You may devise a topic of your own so long as you run the idea by me (either in office hours or by e-mail) at least one week before the deadline.

  1. Pick a sense (sight, hearing, touch, etc.) to trace throughout one of our readings. Develop an argument about the significance of the way that sense functions and the way that you interpret that sense in the context of the work’s larger themes or concerns. Possible questions to address:
    • How does this sense collide or conflict with other senses?
    • How does reading through the lens of this sense make us aware of something new or different or surprising about the text that we might not otherwise notice?
    • How does your reading go beyond the obvious or what we might expect of that sense?

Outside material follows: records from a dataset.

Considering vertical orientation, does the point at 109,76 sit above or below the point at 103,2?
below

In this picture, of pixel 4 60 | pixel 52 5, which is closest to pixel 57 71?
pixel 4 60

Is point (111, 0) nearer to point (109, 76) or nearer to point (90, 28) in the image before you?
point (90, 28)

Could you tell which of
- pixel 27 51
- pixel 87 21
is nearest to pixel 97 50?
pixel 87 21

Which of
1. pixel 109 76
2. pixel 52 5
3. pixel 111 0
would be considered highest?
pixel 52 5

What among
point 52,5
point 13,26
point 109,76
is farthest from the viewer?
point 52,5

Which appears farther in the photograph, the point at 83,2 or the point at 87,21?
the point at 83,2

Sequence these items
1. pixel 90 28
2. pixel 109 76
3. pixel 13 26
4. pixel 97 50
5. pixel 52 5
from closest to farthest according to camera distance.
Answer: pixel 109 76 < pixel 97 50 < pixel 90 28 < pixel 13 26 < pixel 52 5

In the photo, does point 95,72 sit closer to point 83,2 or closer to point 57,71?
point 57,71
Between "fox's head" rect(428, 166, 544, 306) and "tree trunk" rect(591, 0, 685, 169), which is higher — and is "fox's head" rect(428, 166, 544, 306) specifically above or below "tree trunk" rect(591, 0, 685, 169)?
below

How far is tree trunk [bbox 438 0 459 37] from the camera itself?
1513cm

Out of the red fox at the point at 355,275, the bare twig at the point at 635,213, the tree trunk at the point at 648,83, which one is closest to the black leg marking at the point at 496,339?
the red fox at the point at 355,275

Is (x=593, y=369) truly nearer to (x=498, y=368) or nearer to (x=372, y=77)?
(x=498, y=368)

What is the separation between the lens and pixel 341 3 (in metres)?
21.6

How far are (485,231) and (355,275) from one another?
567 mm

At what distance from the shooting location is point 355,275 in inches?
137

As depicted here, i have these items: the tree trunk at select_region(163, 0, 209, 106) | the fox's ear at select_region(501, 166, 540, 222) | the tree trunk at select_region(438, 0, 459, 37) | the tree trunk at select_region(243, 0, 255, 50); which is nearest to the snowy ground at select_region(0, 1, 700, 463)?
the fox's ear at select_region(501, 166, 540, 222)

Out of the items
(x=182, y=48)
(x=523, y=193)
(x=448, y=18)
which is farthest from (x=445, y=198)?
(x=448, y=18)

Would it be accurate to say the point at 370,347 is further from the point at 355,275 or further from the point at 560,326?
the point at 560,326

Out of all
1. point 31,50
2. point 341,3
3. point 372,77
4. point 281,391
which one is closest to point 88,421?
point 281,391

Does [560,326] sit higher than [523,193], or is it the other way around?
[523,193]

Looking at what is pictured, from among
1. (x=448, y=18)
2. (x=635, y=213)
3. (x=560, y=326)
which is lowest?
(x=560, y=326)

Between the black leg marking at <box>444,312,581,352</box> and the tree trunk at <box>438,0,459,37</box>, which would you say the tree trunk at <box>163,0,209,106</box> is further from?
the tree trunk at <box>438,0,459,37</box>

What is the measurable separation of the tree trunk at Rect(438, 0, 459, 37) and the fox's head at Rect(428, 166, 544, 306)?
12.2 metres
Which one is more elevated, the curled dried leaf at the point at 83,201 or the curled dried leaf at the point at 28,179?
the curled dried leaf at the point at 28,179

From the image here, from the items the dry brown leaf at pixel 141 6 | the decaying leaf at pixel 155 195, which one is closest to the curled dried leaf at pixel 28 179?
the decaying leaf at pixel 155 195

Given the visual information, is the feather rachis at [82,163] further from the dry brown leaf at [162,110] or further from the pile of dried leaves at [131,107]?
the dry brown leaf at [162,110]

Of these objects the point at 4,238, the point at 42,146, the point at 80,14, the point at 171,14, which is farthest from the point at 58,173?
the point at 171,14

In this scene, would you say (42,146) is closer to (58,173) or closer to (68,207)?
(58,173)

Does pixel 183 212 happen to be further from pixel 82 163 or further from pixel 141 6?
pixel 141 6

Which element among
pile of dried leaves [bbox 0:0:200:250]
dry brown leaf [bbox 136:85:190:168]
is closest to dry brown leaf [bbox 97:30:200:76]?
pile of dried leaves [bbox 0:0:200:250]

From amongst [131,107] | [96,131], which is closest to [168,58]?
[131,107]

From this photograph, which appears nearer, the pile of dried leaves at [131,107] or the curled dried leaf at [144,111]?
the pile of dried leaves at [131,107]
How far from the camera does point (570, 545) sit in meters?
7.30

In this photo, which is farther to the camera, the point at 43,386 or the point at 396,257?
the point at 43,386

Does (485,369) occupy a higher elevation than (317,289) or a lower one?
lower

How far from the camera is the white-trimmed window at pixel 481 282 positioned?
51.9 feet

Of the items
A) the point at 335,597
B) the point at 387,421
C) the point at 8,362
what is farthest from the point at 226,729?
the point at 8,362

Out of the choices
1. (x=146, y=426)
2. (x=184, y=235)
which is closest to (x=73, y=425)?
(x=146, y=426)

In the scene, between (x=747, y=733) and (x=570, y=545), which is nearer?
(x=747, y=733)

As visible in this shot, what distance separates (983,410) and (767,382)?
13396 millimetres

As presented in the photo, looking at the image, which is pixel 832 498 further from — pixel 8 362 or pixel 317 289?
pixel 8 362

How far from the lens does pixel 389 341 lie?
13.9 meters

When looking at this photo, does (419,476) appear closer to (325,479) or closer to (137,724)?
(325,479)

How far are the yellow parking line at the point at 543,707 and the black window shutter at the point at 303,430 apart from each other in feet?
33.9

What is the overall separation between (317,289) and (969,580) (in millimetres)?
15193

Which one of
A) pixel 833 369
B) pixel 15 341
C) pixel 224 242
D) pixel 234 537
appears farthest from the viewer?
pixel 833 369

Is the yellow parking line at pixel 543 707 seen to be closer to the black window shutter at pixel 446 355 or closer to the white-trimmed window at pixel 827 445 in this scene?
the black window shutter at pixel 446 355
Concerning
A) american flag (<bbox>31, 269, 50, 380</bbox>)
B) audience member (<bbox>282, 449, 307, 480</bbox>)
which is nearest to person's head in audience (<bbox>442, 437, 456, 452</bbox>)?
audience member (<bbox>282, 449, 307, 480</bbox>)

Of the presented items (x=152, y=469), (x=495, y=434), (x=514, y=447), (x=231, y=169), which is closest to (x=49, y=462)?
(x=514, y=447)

    • What aspects of the city does this sense provide access to and what aspects remain untapped? How does the author address this?
  2. Develop an argument about how one of our primary texts challenges, revises, or does not fit with Baudelaire’s model of the flaneur or de Certeau’s model of walking in the city (voyeurs versus walkers). Please note that if you choose this topic, you must develop an argument that is substantially distinct from the class discussions we have had. Possible questions to address:
    • What passages might at first glance seem to fit one of these models well, but upon closer inspection suggest additional problems or nuance?
    • Where and how do the novelists use language or metaphors in a different way than the essayists, and to what effect?
    • How do the novels shed new light on the essays rather than vice versa?
  3. Choose prompt A or B about city sites and features.  
    1. Compare a single scene or city site from Open City and Saturday and develop an argument about the significance of the differences between them. How are the authors doing something different with this site (use of language, role in the text, problems raised, etc.)?
    2. Trace one of the following city features throughout one primary text and develop an argument about its function.
      Possible city sites to look at from one or both novels:
      • City streets (alleys, roads, highways, bridges)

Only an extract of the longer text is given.